C’est justement en modifiant le contrôle de
la justice sur la police (parce qu’en France la
police judiciaire est sous contrôle de la
justice), en limitant le contrôle du juge, en
autorisant tout un tas de procédures par le
biais du procureur, qu’on augmente le pouvoir de
la police. La justice abdique alors ses
prérogatives à la police.
On a parlé tout à
l’heure des différents métiers
policiers. [dans l’article du numéro
précédent] Cette diversité
signifie qu’il y a des socialisations
différentes et pas seulement des services
différents. Ce qui oppose fondamentalement les
Services de Renseignement et la Police Judiciaire,
c’est la conception même de leur
métier. Qu’est-ce qui les oppose ?
J’ai mené un travail sur les
Renseignements Généraux, où je me
suis aperçu que l’on a moins de 10% des RG
qui passent en police judiciaire. On a là une
parfaite permanence des carrières, ce qui prouve
bien que ce n’est pas le même
métier. On ne passe pas de l’un à
l’autre. D’un coté vous avez des
gens (le Service de Renseignement) qui doivent fournir
des informations sur des individus ou des groupes dans
le cadre de processus de négociation politiques,
de l’autre vous avez la PJ qui, elle, doit
fournir des preuves dans le cadre d’un
procès. Elle doit être capable de prouver
que Mr X a fournit des explosifs à Mr Y. Et non
pas que Z (dont je tais l’identité parce
que c’est un informateur des services de
Renseignement) m’a dit que X aurait peut
être fourni des explosifs à Y. On voit
bien que ce n’est pas du tout la même
démarche.
D’accord pour cet
état des lieux des rapports entre la justice et
la police à travers
la loi Perben II. Mais concernant
toute sa dimension antiterroriste, quelle est ton
analyse ?
La France s’est
dotée dès 1986 d’une
législation antiterroriste très dure.
L’association de malfaiteurs en relation avec une
entreprise terroriste permet de mettre en prison
préventive, pour des durées allant
jusqu’à deux ans, des gens dont le seul
tort est d’avoir leur numéro de
téléphone dans l’agenda d’un
individu impliqué dans des activités
clandestines. Et en matière de « terrorisme
islamiste », les juges de la 14e
section (Jean Louis Bruguières, ou Laurence
Levert notamment), ne se sont pas privés
d’incarcérer des centaines de gens qui ont
étés ensuite blanchis au procès.
C’est même une stratégie que
revendique Bruguières : celle du « coup de
pied dans la fourmilière ». Il pense en
effet que ces vastes coups de filet certains
diraient rafles désorganisent les
réseaux, et qu’importe si des gens
innocents ou peu impliqués paient cette
stratégie par une privation de liberté.
C’est d’ailleurs ce qui explique
qu’en matière de « terrorisme
islamiste » le ratio entre les gens qui passent
devant les tribunaux et les gens condamnés soit
d’une grande faiblesse.
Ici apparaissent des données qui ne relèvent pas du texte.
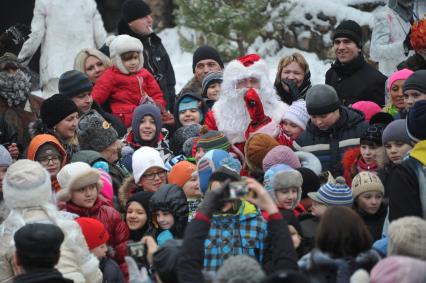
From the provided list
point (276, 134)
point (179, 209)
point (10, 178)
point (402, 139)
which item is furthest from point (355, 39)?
point (10, 178)

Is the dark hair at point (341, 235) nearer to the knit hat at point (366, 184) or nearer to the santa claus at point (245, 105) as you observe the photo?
the knit hat at point (366, 184)

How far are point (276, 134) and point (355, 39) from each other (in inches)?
62.2

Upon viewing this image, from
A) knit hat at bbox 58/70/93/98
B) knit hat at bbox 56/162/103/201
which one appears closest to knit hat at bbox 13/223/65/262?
knit hat at bbox 56/162/103/201

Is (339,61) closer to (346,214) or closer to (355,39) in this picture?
(355,39)

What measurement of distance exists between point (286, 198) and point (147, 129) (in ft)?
7.74

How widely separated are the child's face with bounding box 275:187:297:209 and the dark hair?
173 centimetres

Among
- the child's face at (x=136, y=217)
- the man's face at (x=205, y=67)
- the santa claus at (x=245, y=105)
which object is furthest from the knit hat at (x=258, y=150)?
the man's face at (x=205, y=67)

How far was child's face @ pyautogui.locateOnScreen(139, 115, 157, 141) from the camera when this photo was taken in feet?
33.9

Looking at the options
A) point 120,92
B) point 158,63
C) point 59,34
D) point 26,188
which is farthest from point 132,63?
point 26,188

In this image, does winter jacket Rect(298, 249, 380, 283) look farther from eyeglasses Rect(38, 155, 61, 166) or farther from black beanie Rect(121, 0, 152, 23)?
black beanie Rect(121, 0, 152, 23)

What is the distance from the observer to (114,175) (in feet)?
31.7

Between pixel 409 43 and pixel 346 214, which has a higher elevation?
pixel 409 43

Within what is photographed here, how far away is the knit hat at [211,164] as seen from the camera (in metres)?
8.16

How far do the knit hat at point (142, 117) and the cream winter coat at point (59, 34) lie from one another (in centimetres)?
322
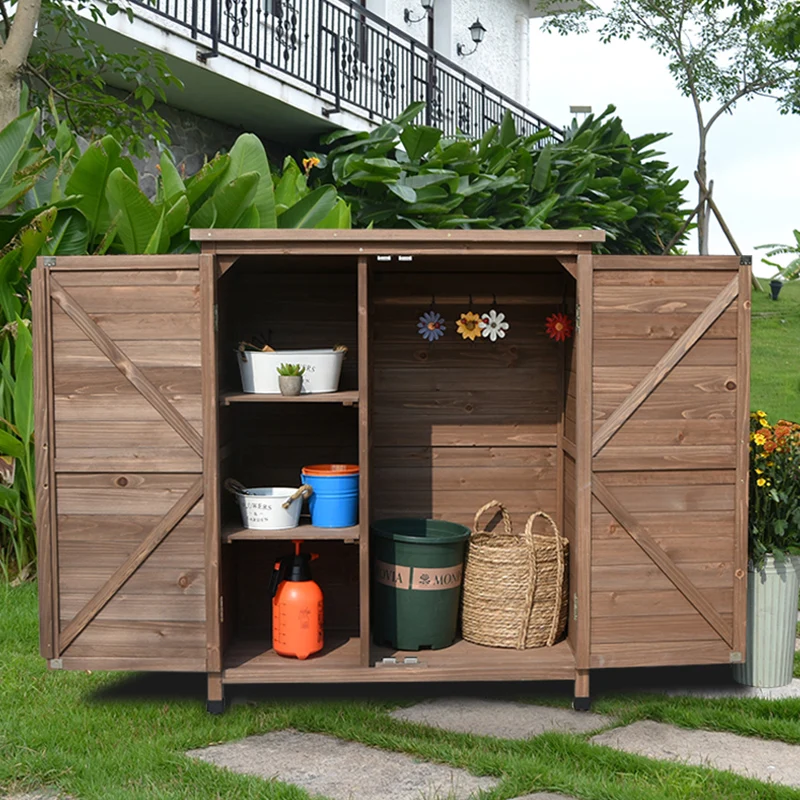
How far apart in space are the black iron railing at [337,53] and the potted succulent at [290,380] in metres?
5.35

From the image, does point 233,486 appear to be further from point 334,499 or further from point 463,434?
point 463,434

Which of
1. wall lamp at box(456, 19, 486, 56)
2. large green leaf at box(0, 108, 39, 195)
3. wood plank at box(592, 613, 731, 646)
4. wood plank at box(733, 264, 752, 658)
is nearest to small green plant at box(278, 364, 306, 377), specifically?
wood plank at box(592, 613, 731, 646)

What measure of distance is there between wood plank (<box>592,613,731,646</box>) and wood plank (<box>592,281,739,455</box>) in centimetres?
68

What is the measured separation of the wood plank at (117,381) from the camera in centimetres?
403

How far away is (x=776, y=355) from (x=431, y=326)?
1162cm

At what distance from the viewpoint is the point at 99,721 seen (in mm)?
4016

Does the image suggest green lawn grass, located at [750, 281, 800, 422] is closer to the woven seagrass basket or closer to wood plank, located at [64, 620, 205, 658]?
the woven seagrass basket

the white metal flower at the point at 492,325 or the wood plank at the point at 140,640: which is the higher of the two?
the white metal flower at the point at 492,325

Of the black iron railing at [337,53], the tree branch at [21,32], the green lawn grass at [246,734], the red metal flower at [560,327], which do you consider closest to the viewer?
the green lawn grass at [246,734]

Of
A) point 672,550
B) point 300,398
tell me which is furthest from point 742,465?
point 300,398

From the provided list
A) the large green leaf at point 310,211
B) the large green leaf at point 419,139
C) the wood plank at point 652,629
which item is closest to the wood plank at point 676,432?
the wood plank at point 652,629

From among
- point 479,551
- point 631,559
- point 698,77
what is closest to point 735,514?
point 631,559

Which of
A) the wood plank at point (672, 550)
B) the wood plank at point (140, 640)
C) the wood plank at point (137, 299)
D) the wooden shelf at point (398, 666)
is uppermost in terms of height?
the wood plank at point (137, 299)

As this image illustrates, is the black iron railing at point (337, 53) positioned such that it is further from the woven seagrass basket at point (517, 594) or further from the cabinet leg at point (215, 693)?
the cabinet leg at point (215, 693)
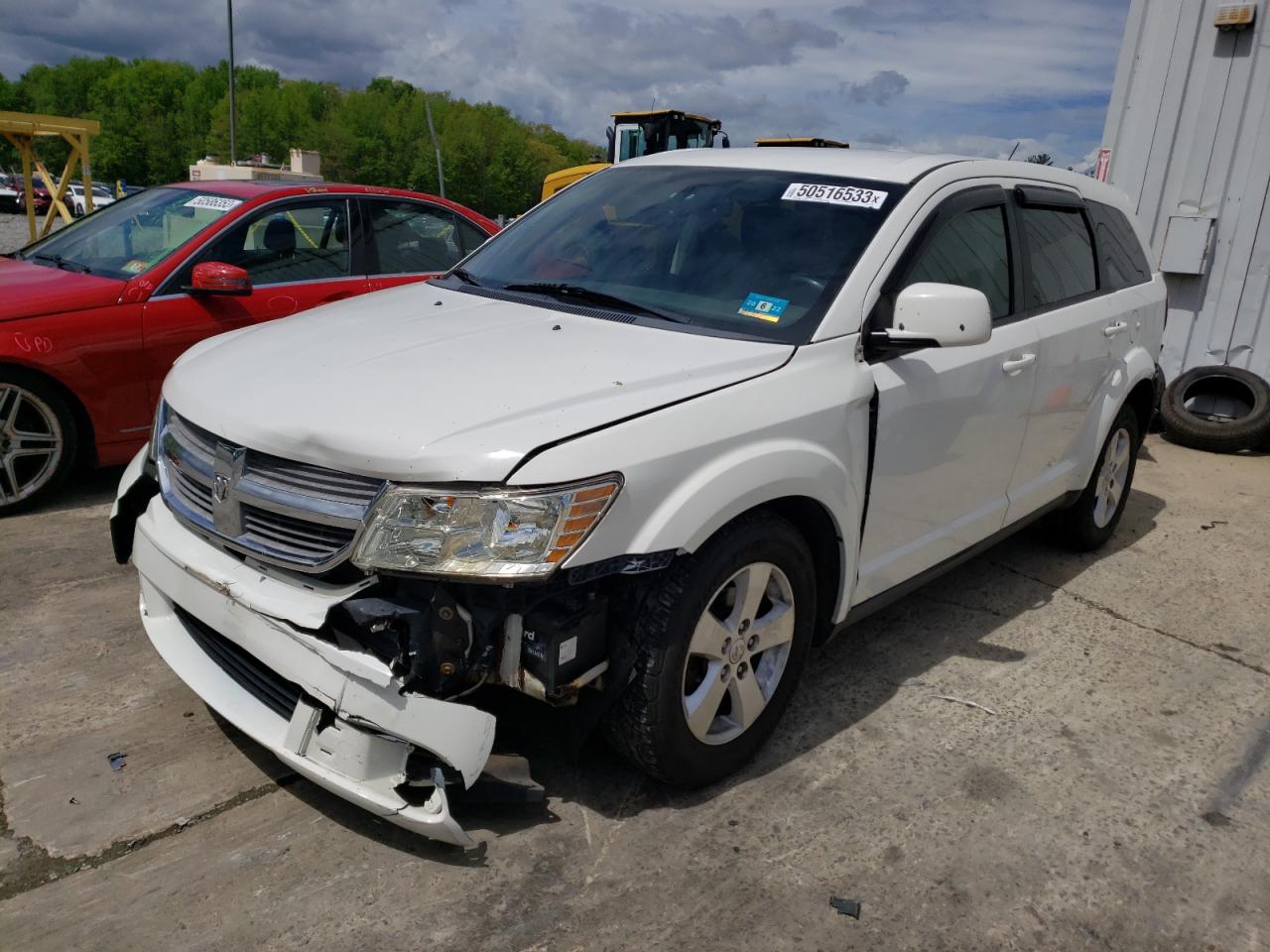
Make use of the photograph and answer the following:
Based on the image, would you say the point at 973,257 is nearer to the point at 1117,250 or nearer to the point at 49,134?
the point at 1117,250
Mais je crois
qu’aujourd’hui les choses vont plus loin,
qu’on est entrés dans une autre logique.
On assiste à une victoire des logiques de
renseignement sur celles judiciaires. On va condamner,
ou expulser des gens (par exemple des imams),
arrêter des gens pour trouble à
l’ordre public, non sur la base de preuves et de
délits, mais sur la base de présomptions.
Ne risque-t-on pas alors de
tomber dans un Etat totalitaire dans le sens où
la police se retrouve à être de plus en
plus une police de renseignement, du type KGB, en
allant très vite, c’est à dire une
police toute puissante et qui n’a pas besoin de
rendre de compte à qui que ce soit.
Je ne dirais pas les choses comme
ça. J’ai toujours un problème avec
la notion d’Etat totalitaire. Je crois
plutôt qu’on voit se dessiner, et ça
me paraît beaucoup plus net et plus
prégnant, le fait que dans les régimes
libéraux (France, Espagne, Angleterre, etc.) on
voit se développer des pratiques
illibérales. C’est à dire que des
régimes qui restent libéraux pour un
certain nombre de citoyens, cessent de
l’être pour d’autres. Tout le monde
n’est pas touché par ces mesures
illibérales. Il y a tout un tas de gens qui
échappent parfaitement à ces logiques de
surveillance. Il y a toujours des gens pour qui,
globalement, ça continue à bien se
passer. Pour les autres, par contre, la suspicion
devient la norme Et comme par hasard, ces
pratiques concernent des populations qui sont les plus
faibles économiquement, politiquement, etc.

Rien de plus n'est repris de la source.